= Source text =
+++++

I have not been writing much about COVID and its consequences simply because, day to day, very little changes.
I am very lucky. I live in British Columbia which has had among the lowest per capita case rate and death rate in the developed world. There are a variety of reasons for this first among them the provincial government’s decision to treat its citizens like grown ups. The government has shared its statistics, its models and its recommendations. It has issued very few “orders” nor has it locked down the economy. Social distancing, the ubiquitous plexi glass barriers at the cash tills, maximum occupancy to prevent over crowding are pretty much it in terms of required measures. No sit down dining in restaurants and bars closed. We are encouraged, but not required, to “stay at home”.
Yesterday there were only 15 new cases in the province. The curve has been decisively flattened. On Vancouver Island, where I actually live, there have been only 126 cases overall. There were no new cases yesterday.
The rest of Canada ranges from New York City levels of illness in Montreal to very little illness on the prairies and in most of the Maritimes. Ontario, particularly Toronto, has been hit pretty hard and has reacted with broad lock downs and fines for illicit dog walking or hoops shooting.
Right now, BC is coming back online in a phased way and I suspect most businesses will be operating with capacity restrictions by mid June.
Now the question is how much economic damage has the virus done.
While it is convenient for politicians and economists to think of the economy at the macro level with unemployment rates and money supply and such like, the actual economy is a vast set of tiny transactions and the habits which power those transactions. Before we can really talk about the effect of the virus on such lofty things as aggregate demand, we have to think about the very small scale exchanges of daily life.

+++++

= Data to examine =
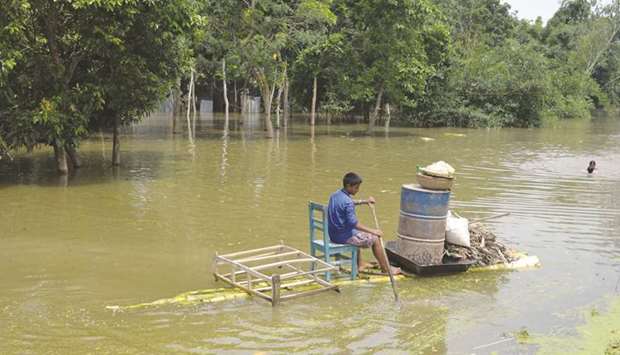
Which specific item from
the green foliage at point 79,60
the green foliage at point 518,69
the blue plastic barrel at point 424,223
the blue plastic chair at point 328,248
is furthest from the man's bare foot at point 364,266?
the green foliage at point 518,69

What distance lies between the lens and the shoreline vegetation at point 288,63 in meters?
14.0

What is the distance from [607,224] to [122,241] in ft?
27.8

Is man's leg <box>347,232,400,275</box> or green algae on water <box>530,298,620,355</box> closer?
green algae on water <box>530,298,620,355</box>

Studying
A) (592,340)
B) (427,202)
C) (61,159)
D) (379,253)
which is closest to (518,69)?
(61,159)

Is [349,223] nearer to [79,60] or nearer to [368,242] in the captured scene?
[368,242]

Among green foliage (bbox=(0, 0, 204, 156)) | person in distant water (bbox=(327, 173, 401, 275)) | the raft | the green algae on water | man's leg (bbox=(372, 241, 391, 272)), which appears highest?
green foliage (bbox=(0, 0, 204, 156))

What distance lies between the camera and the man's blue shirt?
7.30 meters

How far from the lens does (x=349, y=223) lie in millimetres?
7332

+++++

= Task set =
1. According to the post on COVID in British Columbia, how many cases has Vancouver Island had overall?
2. Carry the post on COVID in British Columbia forward, picking up after its closing sentence about the small-scale exchanges of daily life.
The entries have no role here.

= Answers for this exercise =
1. Vancouver Island has had only 126 cases overall.

2.
To give one example: if a person who, before the virus, went to an office everyday is now working from home their web of tiny transactions will have changed shape – gas bought once a month rather than once a week, no dry cleaning, no Starbucks, no lunch in the food court. The question is whether, even if they keep their job, they will be going back to the office. Increasingly, the answer seems to be no as everyone from the Bank of Montreal to Facebook have announced that they are looking at leaving their workforce at home.
These sorts of choices – whether made by the individual, companies or governments radically and unpredictably change the economic balance in ways we will not fully understand for years. There is no way to model this sort of change because there is no way to predict what a shift to working at home will actually mean economically. Nor do we really have much ability to work through the ramifications of extremely limited air travel or fanless sporting events.
Now, add to these and countless other shifts in behaviour, there is also the uncertainty as to the rate of change in that behaviour. Air travel is, at the moment, very, very limited. Flights are cancelled, air crew furloughed, smaller planes deployed where possible. That happened at the beginning of April and is ongoing. It is not, directly, the result of government saying “reduce air travel” but rather a consequence of lockdowns and “stay at home” edicts. It is also a very rational response to the virus itself – who wants to sit in close quarters with someone who is asymptomatically infected? Will that change and if so how fast?
A lot of the day to day transactions of life require a background of general trust, a sense of confidence. You can flatten the curve, lift the lock downs and generally stimulate the economy with helicopter money but until trust and confidence are restored you are essentially pushing on a rope.
I suspect we are coming to the end of the first wave of the virus. A good, hot summer, may see the end of it. However, the possibility of a second wave, potentially worse than the first, cannot be dismissed. Which is just one more worry to pile on top of the profoundly out of kilter economy.
In many ways the biggest obstacle to economic progress is the very idea that we will somehow “get back to normal”. The fact is that there is no longer a “normal” to return to which means we will be going forward into a economy which we will be inventing as we go. Which might sound scary but, realistically, market economies have always invented their own futures.